Spatial reasoning records
----------------
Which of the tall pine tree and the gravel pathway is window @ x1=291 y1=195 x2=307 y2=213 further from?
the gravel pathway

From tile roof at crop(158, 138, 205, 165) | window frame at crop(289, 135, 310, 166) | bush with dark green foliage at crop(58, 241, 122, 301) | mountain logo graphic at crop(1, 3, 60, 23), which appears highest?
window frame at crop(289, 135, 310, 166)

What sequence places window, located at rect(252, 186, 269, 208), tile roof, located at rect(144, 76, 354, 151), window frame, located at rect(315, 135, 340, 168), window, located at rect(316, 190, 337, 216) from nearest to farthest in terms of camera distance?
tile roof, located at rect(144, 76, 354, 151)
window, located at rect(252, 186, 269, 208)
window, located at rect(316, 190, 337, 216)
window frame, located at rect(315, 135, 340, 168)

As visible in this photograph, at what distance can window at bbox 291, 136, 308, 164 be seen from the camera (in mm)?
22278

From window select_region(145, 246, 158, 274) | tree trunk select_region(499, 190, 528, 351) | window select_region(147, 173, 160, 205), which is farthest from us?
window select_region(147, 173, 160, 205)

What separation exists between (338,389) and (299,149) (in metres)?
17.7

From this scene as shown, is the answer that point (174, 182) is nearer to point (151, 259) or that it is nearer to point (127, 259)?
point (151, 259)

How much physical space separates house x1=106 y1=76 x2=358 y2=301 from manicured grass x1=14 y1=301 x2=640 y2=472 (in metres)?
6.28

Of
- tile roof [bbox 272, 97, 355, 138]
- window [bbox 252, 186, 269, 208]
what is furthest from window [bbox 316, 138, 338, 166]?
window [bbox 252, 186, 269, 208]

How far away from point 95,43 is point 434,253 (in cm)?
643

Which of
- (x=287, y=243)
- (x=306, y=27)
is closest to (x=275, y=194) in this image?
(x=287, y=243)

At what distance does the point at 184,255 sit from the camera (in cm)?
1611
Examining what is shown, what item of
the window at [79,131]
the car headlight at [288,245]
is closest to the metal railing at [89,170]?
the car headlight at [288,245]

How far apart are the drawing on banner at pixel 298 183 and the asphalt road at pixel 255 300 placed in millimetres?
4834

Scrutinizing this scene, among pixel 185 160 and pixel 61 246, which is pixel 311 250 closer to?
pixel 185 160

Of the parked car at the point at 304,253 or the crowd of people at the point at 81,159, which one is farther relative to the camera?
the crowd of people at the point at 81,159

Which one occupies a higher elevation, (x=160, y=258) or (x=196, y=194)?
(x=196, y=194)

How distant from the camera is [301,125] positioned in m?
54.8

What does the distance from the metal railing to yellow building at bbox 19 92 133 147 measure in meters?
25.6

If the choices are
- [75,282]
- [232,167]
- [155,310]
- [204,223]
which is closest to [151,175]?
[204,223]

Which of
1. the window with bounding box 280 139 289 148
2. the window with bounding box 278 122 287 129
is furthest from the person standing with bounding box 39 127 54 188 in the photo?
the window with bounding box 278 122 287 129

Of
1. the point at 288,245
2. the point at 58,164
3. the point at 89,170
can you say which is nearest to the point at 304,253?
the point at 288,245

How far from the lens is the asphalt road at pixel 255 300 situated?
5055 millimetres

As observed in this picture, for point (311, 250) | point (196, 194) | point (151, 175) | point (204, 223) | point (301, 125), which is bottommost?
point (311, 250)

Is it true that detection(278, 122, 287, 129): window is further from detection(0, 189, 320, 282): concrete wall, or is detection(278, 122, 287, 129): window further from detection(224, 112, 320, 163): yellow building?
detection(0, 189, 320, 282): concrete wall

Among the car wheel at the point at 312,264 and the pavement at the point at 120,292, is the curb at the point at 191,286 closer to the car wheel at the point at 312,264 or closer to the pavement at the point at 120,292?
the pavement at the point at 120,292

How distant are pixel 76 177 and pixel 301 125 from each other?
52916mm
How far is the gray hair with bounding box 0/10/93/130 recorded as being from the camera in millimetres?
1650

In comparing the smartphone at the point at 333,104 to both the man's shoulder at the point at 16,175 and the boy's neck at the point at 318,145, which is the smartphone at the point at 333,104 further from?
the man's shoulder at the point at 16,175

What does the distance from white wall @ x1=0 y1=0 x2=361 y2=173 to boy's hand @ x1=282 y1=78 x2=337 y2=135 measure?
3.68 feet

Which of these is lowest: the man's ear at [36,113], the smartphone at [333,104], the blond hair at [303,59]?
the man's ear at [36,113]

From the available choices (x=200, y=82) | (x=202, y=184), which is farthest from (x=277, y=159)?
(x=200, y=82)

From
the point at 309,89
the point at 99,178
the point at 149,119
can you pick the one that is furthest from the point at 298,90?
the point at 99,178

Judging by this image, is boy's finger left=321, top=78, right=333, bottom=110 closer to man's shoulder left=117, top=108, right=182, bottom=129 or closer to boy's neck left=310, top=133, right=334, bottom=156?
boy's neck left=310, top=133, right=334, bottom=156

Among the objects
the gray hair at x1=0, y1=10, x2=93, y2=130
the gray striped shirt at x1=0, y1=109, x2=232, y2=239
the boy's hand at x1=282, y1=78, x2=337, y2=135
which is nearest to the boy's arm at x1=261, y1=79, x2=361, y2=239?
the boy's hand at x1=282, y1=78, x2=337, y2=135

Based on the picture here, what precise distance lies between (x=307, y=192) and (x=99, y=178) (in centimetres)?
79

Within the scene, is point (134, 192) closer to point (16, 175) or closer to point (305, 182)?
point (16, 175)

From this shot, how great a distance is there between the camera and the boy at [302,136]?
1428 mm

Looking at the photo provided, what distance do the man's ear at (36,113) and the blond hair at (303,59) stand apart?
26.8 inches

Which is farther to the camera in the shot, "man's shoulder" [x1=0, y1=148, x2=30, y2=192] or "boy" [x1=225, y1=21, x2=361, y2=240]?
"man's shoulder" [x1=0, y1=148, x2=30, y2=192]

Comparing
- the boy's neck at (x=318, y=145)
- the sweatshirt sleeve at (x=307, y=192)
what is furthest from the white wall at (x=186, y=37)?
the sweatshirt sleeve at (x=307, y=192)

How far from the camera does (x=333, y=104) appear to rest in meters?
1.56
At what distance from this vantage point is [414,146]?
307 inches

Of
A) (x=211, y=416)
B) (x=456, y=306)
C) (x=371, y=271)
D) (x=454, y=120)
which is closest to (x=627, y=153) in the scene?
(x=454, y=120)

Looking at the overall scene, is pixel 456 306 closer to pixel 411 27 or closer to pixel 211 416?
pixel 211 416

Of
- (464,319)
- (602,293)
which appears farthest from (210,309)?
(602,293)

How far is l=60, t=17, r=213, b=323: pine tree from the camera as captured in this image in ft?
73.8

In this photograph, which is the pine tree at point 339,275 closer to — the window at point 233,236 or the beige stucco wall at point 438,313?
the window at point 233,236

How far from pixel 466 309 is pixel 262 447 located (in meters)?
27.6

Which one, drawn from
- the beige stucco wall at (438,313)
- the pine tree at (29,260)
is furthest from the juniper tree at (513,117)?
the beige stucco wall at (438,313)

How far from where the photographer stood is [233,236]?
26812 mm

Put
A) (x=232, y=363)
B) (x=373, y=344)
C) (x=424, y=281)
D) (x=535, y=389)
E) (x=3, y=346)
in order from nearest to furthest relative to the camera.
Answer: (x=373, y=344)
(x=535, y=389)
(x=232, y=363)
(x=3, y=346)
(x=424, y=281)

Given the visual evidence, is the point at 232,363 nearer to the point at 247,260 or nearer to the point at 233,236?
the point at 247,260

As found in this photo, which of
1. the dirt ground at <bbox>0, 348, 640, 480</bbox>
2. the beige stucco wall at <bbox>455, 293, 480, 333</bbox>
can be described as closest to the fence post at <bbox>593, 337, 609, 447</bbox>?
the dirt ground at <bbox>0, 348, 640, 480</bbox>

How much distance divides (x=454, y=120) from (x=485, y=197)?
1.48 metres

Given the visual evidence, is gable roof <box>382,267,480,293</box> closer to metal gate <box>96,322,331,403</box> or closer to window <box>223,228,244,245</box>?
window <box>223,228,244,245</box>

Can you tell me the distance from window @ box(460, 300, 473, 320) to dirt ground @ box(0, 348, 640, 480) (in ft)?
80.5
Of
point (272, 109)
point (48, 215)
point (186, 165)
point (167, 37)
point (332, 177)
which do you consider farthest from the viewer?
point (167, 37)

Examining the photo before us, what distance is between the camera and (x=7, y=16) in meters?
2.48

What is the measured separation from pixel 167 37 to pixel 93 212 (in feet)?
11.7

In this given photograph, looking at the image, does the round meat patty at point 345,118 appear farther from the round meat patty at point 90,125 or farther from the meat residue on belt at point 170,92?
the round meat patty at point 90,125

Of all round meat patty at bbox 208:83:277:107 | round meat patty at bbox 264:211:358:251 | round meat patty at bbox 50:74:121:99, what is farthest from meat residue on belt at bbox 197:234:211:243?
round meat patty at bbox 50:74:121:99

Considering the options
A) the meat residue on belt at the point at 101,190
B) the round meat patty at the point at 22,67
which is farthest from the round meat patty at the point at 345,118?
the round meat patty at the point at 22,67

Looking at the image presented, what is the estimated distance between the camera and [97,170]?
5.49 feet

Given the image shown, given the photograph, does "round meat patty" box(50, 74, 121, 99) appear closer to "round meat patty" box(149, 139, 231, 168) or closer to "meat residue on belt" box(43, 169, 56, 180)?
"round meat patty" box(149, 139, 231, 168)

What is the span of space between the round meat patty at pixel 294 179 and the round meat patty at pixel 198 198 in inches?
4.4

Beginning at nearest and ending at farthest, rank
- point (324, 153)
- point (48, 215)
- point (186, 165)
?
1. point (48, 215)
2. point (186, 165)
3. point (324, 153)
----------------
*What is required:*
Reproduce nothing but the lines from the line containing "Looking at the image presented, what" to the last line of the data, each exactly as written.

*Exercise result:*
Looking at the image presented, what is the estimated distance between the camera and [97,170]?
5.49 feet

Given the image shown, given the photograph, does "round meat patty" box(50, 74, 121, 99) appear closer to "round meat patty" box(149, 139, 231, 168) or closer to "meat residue on belt" box(43, 169, 56, 180)?
"round meat patty" box(149, 139, 231, 168)

What is the span of space between the round meat patty at pixel 294 179 and the round meat patty at pixel 198 198 in inches?
4.4

Beginning at nearest and ending at farthest, rank
- point (324, 153)
- point (48, 215)
- point (186, 165)
?
1. point (48, 215)
2. point (186, 165)
3. point (324, 153)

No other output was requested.